Kobayashi: "Ich weiß nicht. Alle sagen, dass es schwierig wird, aber ich habe noch nie so eine Erfahrung gemacht. In Jerez gibt es auch einige schnelle Linkskurven, daher erwarte ich hier nichts Besonderes. Ich hatte schon viele Formel-1-Tests und bin an manchen Tagen in Jerez 120 bis 130 Runden gefahren, manchmal zwei bis drei Tage am Stück. Da hatte ich nie Probleme mit dem Nacken. Ich bin zuversichtlich, dass das nicht zum Problem wird."

"Ich hoffe, dass ich im ersten Training alles lernen kann."
Kamui Kobayashi

Frage: "Und wie stellst du dich auf die Formel-1-Abläufe ab, auf das Qualifying, die Boxenstopps und so weiter?"
Kobayashi: "Ich hoffe, dass ich im ersten Training alles lernen kann, um mich im zweiten schon auf das Setup konzentrieren zu können. Wir haben nicht viel Zeit und die Wettervorhersage ist instabil. Es wird schwierig. Ich will vor allem möglichst viel über das Auto und die Strecke lernen."

Frage: "Ist dies die größte Herausforderung deiner Motorsportkarriere?"
Kobayashi: "Ja, vielleicht sogar die größte Herausforderung meines ganzen Lebens."

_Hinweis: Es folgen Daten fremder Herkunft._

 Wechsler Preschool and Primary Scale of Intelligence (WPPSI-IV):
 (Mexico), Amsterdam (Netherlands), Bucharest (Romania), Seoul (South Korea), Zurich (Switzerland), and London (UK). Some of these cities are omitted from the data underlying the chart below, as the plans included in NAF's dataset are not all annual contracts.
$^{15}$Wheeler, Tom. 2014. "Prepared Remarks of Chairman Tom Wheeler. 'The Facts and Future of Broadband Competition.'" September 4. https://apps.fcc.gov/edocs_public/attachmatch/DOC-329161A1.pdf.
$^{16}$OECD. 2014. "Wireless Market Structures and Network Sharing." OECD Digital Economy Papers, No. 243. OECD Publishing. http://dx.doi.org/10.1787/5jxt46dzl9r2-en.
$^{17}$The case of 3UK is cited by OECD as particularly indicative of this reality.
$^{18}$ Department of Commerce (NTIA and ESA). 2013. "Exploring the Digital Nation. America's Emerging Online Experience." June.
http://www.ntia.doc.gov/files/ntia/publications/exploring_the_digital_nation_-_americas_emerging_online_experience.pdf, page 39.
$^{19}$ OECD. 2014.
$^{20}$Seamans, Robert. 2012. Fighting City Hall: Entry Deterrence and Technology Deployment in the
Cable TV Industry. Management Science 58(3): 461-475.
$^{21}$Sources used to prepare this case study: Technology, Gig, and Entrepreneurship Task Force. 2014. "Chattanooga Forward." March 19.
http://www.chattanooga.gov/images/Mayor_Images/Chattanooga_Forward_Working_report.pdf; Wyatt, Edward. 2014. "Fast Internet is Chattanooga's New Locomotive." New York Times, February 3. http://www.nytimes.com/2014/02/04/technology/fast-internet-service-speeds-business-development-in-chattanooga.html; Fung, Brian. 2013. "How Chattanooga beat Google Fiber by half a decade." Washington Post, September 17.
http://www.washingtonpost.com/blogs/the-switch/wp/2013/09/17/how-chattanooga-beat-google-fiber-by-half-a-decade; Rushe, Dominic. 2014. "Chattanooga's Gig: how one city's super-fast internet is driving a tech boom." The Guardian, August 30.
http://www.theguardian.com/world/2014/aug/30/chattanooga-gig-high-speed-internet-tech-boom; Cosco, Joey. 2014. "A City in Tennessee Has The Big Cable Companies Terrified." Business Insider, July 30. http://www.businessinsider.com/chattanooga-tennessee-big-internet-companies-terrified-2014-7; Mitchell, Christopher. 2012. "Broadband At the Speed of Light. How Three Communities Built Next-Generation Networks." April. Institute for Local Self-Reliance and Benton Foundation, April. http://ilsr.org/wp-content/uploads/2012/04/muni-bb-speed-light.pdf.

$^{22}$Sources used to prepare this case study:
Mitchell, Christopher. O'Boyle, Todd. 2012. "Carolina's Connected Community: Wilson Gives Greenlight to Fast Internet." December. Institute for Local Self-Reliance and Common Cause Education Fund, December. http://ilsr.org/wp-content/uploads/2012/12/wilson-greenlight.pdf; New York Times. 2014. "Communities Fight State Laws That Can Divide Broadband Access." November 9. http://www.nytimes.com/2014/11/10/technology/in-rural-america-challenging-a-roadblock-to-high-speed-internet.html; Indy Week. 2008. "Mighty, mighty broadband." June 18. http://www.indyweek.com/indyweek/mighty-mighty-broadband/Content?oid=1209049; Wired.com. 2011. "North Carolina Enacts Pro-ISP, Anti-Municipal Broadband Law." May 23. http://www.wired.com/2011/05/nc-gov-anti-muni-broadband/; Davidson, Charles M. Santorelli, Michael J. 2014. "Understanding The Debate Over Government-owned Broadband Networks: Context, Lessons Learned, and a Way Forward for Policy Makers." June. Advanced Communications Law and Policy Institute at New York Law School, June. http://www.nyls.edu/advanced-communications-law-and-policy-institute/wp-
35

Frage: "Bist du eher nervös oder eher aufgeregt?"
Kobayashi: "Nicht nervös, es ist aufregend. Ich will es selbstbewusst angehen, um diese Woche einen guten Job zu machen, denn Selbstbewusstsein ist wichtig. Wenn du nervös bist, machst du Fehler. Ich will selbstbewusst auftreten und wichtige Lektionen lernen. Ich denke, alles hängt mit dem Selbstbewusstsein zusammen. Das habe ich mir für diese Woche vorgenommen."

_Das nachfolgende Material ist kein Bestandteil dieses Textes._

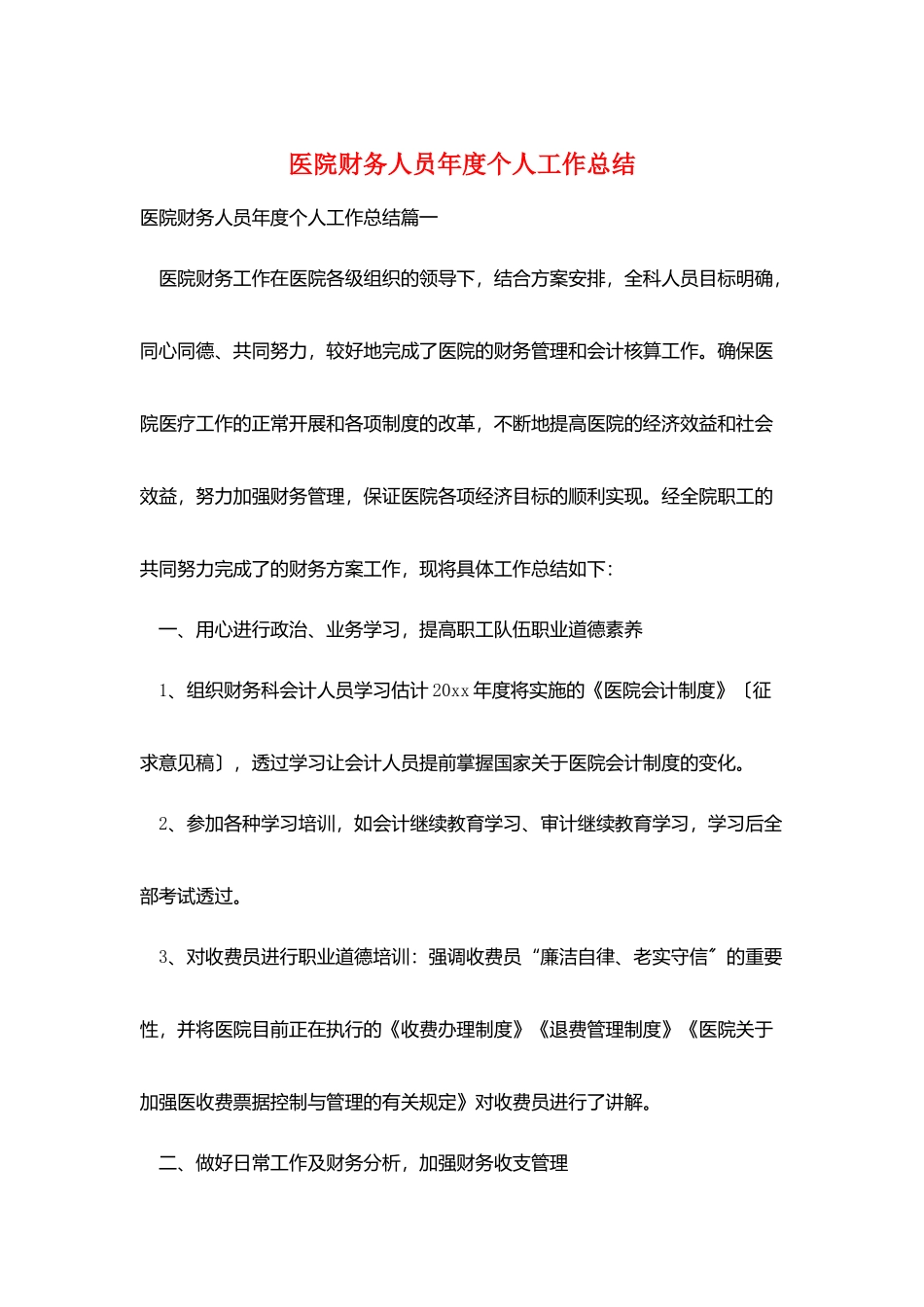 医院财务人员年度个人工作总结

医院财务人员年度个人工作总结篇一

医院财务工作在医院各级组织的领导下，结合方案安排，全科人员目标明确，同心同德、共同努力，较好地完成了医院的财务管理和会计核算工作。确保医院医疗工作的正常开展和各项制度的改革，不断地提高医院的经济效益和社会效益，努力加强财务管理，保证医院各项经济目标的顺利实现。经全院职工的共同努力完成了的财务方案工作，现将具体工作总结如下：

一、用心进行政治、业务学习，提高职工队伍职业道德素养

1、组织财务科会计人员学习估计20xx年度将实施的《医院会计制度》〔征求意见稿〕，透过学习让会计人员提前掌握国家关于医院会计制度的变化。

2、参加各种学习培训，如会计继续教育学习、审计继续教育学习，学习后全部考试透过。

3、对收费员进行职业道德培训：强调收费员“廉洁自律、老实守信〞的重要性，并将医院目前正在执行的《收费办理制度》《退费管理制度》《医院关于加强医收费票据控制与管理的有关规定》对收费员进行了讲解。

二、做好日常工作及财务分析，加强财务收支管理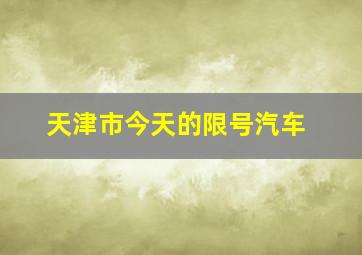 天津市今天的限号汽车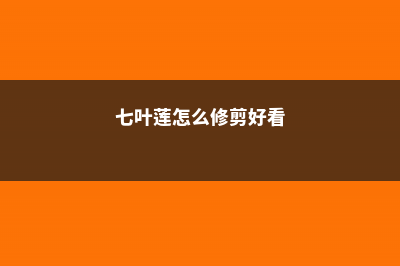 七叶莲怎么修剪好看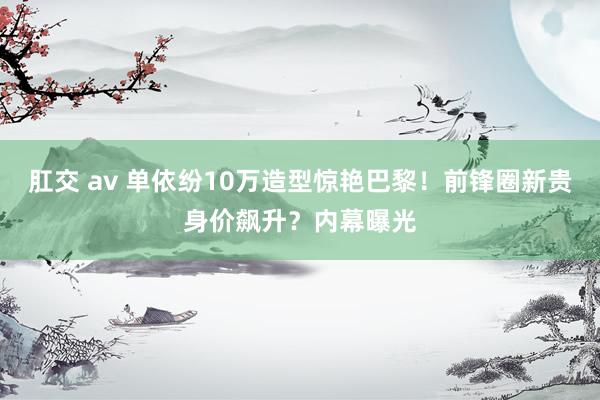 肛交 av 单依纷10万造型惊艳巴黎！前锋圈新贵身价飙升？内幕曝光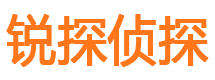 锐探侦探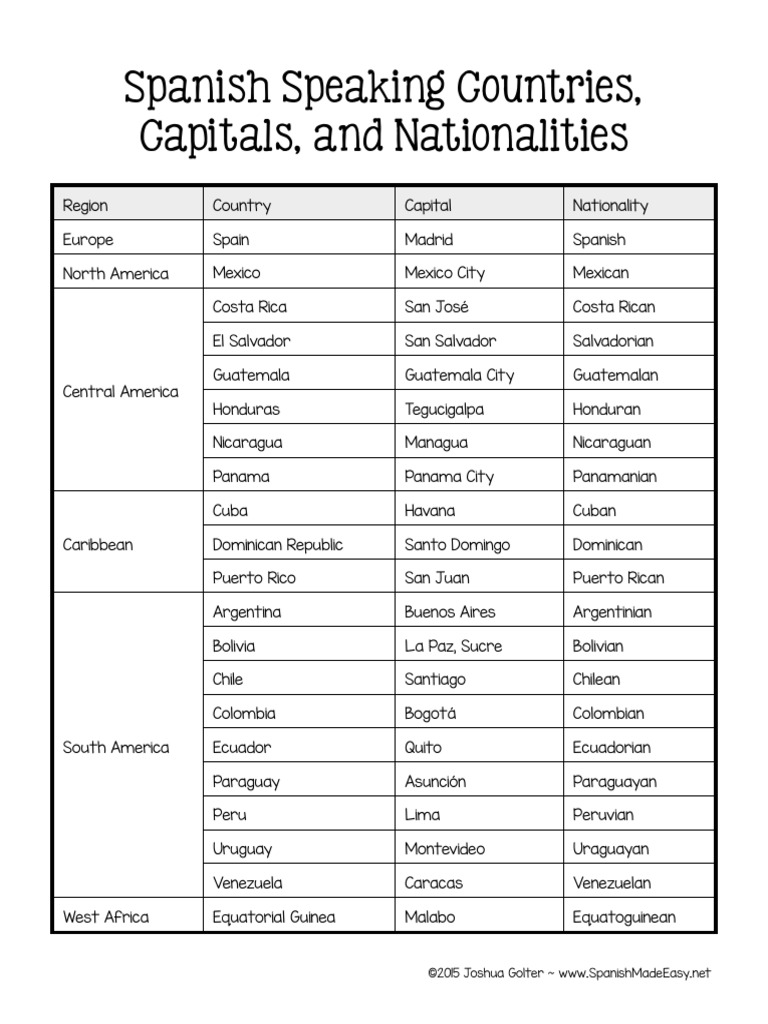 Spanish Speaking Countries, Capitals, and Nationalities

| Region | Country | Capital | Nationality |
|---|---|---|---|
| Europe | Spain | Madrid | Spanish |
| North America | Mexico | Mexico City | Mexican |
| Central America | Costa Rica | San José | Costa Rican |
| | El Salvador | San Salvador | Salvadorian |
| | Guatemala | Guatemala City | Guatemalan |
| | Honduras | Tegucigalpa | Honduran |
| | Nicaragua | Managua | Nicaraguan |
| | Panama | Panama City | Panamanian |
| Caribbean | Cuba | Havana | Cuban |
| | Dominican Republic | Santo Domingo | Dominican |
| | Puerto Rico | San Juan | Puerto Rican |
| South America | Argentina | Buenos Aires | Argentinian |
| | Bolivia | La Paz, Sucre | Bolivian |
| | Chile | Santiago | Chilean |
| | Colombia | Bogotá | Colombian |
| | Ecuador | Quito | Ecuadorian |
| | Paraguay | Asunción | Paraguayan |
| | Peru | Lima | Peruvian |
| | Uruguay | Montevideo | Uraguayan |
| | Venezuela | Caracas | Venezuelan |
| West Africa | Equatorial Guinea | Malabo | Equatoguinean |

©2015 Joshua Golter ~ www.SpanishMadeEasy.net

Frage: "Wäre dir ein Trocken- oder ein Regenwochenende lieber?"
Kobayashi: "Trockene Bedingungen sind etwas wirklich Neues für mich, weil ich noch nie die Erfahrung mit weichen und harten Reifen hatte. Das wäre für mich etwas ganz Neues. Schwer zu beantworten also, aber zumindest für die erste Session wäre stabiles Wetter gut."